HOW TO COMPLETE THIS TASK: Please write out the lines of the data exactly, beginning with the first and ending with the line containing "<p>Dne�n� Mestsk� ve�a"; leave the pictures behind.

RECORDS PROVIDED:
* * *

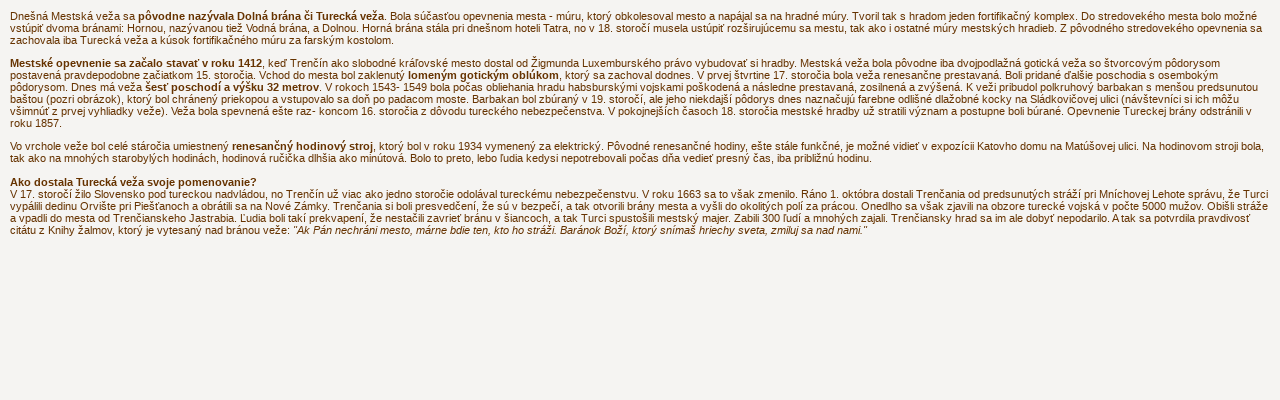

--- FILE ---
content_type: text/html
request_url: http://laugaricio.sk/texty.html
body_size: 2119
content:
<!DOCTYPE HTML PUBLIC "-//W3C//DTD HTML 4.0 Transitional//EN">

<html>

<head>
<style>
	body {
		font-family: Verdana, Geneva, Arial, Helvetica, sans-serif;
		background-color: #f5f4f2;
		font-size: 70%;
		color: #663300;
		margin: 0;
		padding: 10px;
		scrollbar-arrow-color: #663300;
		scrollbar-3dlight-color: #bc8f82;
		scrollbar-darkshadow-color: #bc8f82;
		scrollbar-face-color: #d8d4cc;
		scrollbar-highlight-color: #f5f4f2;
		scrollbar-shadow-color: #d8d4cc;
		scrollbar-track-color: #bbaa99;
	}
</style>
</head>

<body>
	<p>Dne�n� Mestsk� ve�a sa <strong>p�vodne naz�vala Doln� br�na �i Tureck� ve�a</strong>. Bola s��as�ou opevnenia mesta - m�ru, ktor� obkolesoval mesto a nap�jal sa na hradn� m�ry. Tvoril tak s hradom jeden fortifika�n� komplex. Do stredovek�ho mesta bolo mo�n� vst�pi� dvoma br�nami: Hornou, naz�vanou tie� Vodn� br�na, a Dolnou. Horn� br�na st�la pri dne�nom hoteli Tatra, no v 18. storo�� musela ust�pi� roz�iruj�cemu sa mestu, tak ako i ostatn� m�ry mestsk�ch hradieb. Z p�vodn�ho stredovek�ho opevnenia sa zachovala iba Tureck� ve�a a k�sok fortifika�n�ho m�ru za farsk�m kostolom.</p> 
	<p><strong>Mestsk� opevnenie sa za�alo stava� v roku 1412</strong>, ke� Tren��n ako slobodn� kr�ovsk� mesto dostal od �igmunda Luxembursk�ho pr�vo vybudova� si hradby. Mestsk� ve�a bola p�vodne iba dvojpodla�n� gotick� ve�a so �tvorcov�m p�dorysom postaven� pravdepodobne za�iatkom 15. storo�ia. Vchod do mesta bol zaklenut� <strong>lomen�m gotick�m obl�kom</strong>, ktor� sa zachoval dodnes. V prvej �tvrtine 17. storo�ia bola ve�a renesan�ne prestavan�. Boli pridan� �al�ie poschodia s osembok�m p�dorysom. Dnes m� ve�a <strong>�es� poschod� a v��ku 32 metrov</strong>. V rokoch 1543- 1549 bola po�as obliehania hradu habsbursk�mi vojskami po�koden� a n�sledne prestavan�, zosilnen� a zv��en�. K ve�i pribudol polkruhov� barbakan s men�ou predsunutou ba�tou (pozri obr�zok), ktor� bol chr�nen� priekopou a vstupovalo sa do� po padacom moste. Barbakan bol zb�ran� v 19. storo��, ale jeho niekdaj�� p�dorys dnes nazna�uj� farebne odli�n� dla�obn� kocky na Sl�dkovi�ovej ulici (n�v�tevn�ci si ich m��u v�imn�� z prvej vyhliadky ve�e). Ve�a bola spevnen� e�te raz- koncom 16. storo�ia z d�vodu tureck�ho nebezpe�enstva. V pokojnej��ch �asoch 18. storo�ia mestsk� hradby u� stratili v�znam a postupne boli b�ran�. Opevnenie Tureckej br�ny odstr�nili v roku 1857. </p>
	<p>Vo vrchole ve�e bol cel� st�ro�ia umiestnen� <strong>renesan�n� hodinov� stroj</strong>, ktor� bol v roku 1934 vymenen� za elektrick�. P�vodn� renesan�n� hodiny, e�te st�le funk�n�, je mo�n� vidie� v expoz�cii Katovho domu na Mat��ovej ulici. Na hodinovom stroji bola, tak ako na mnoh�ch starobyl�ch hodin�ch, hodinov� ru�i�ka dlh�ia ako min�tov�. Bolo to preto, lebo �udia kedysi nepotrebovali po�as d�a vedie� presn� �as, iba pribli�n� hodinu.</p> 
	<p><strong>Ako dostala Tureck� ve�a svoje pomenovanie?</strong><br>
	V 17. storo�� �ilo Slovensko pod tureckou nadvl�dou, no Tren��n u� viac ako jedno storo�ie odol�val tureck�mu nebezpe�enstvu. V roku 1663 sa to v�ak zmenilo. R�no 1. okt�bra dostali Tren�ania od predsunut�ch str�� pri Mn�chovej Lehote spr�vu, �e Turci vyp�lili dedinu Orvi�te pri Pie��anoch a obr�tili sa na Nov� Z�mky. Tren�ania si boli presved�en�, �e s� v bezpe��, a tak otvorili br�ny mesta a vy�li do okolit�ch pol� za pr�cou. Onedlho sa v�ak zjavili na obzore tureck� vojsk� v po�te 5000 mu�ov. Obi�li str�e a vpadli do mesta od Tren�ianskeho Jastrabia. �udia boli tak� prekvapen�, �e nesta�ili zavrie� br�nu v �iancoch, a tak Turci spusto�ili mestsk� majer. Zabili 300 �ud� a mnoh�ch zajali. Tren�iansky hrad sa im ale doby� nepodarilo. A tak sa potvrdila pravdivos� cit�tu z Knihy �almov, ktor� je vytesan� nad br�nou ve�e: <em>"Ak P�n nechr�ni mesto, m�rne bdie ten, kto ho str�i. Bar�nok Bo��, ktor� sn�ma� hriechy sveta, zmiluj sa nad nami."</em></p>
</body>
</html>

* * *

OUTPUT:
--- FILE ---
content_type: text/html
request_url: http://laugaricio.sk/texty.html
body_size: 2119
content:
<!DOCTYPE HTML PUBLIC "-//W3C//DTD HTML 4.0 Transitional//EN">

<html>

<head>
<style>
	body {
		font-family: Verdana, Geneva, Arial, Helvetica, sans-serif;
		background-color: #f5f4f2;
		font-size: 70%;
		color: #663300;
		margin: 0;
		padding: 10px;
		scrollbar-arrow-color: #663300;
		scrollbar-3dlight-color: #bc8f82;
		scrollbar-darkshadow-color: #bc8f82;
		scrollbar-face-color: #d8d4cc;
		scrollbar-highlight-color: #f5f4f2;
		scrollbar-shadow-color: #d8d4cc;
		scrollbar-track-color: #bbaa99;
	}
</style>
</head>

<body>
	<p>Dne�n� Mestsk� ve�a sa <strong>p�vodne naz�vala Doln� br�na �i Tureck� ve�a</strong>. Bola s��as�ou opevnenia mesta - m�ru, ktor� obkolesoval mesto a nap�jal sa na hradn� m�ry. Tvoril tak s hradom jeden fortifika�n� komplex. Do stredovek�ho mesta bolo mo�n� vst�pi� dvoma br�nami: Hornou, naz�vanou tie� Vodn� br�na, a Dolnou. Horn� br�na st�la pri dne�nom hoteli Tatra, no v 18. storo�� musela ust�pi� roz�iruj�cemu sa mestu, tak ako i ostatn� m�ry mestsk�ch hradieb. Z p�vodn�ho stredovek�ho opevnenia sa zachovala iba Tureck� ve�a a k�sok fortifika�n�ho m�ru za farsk�m kostolom.</p> 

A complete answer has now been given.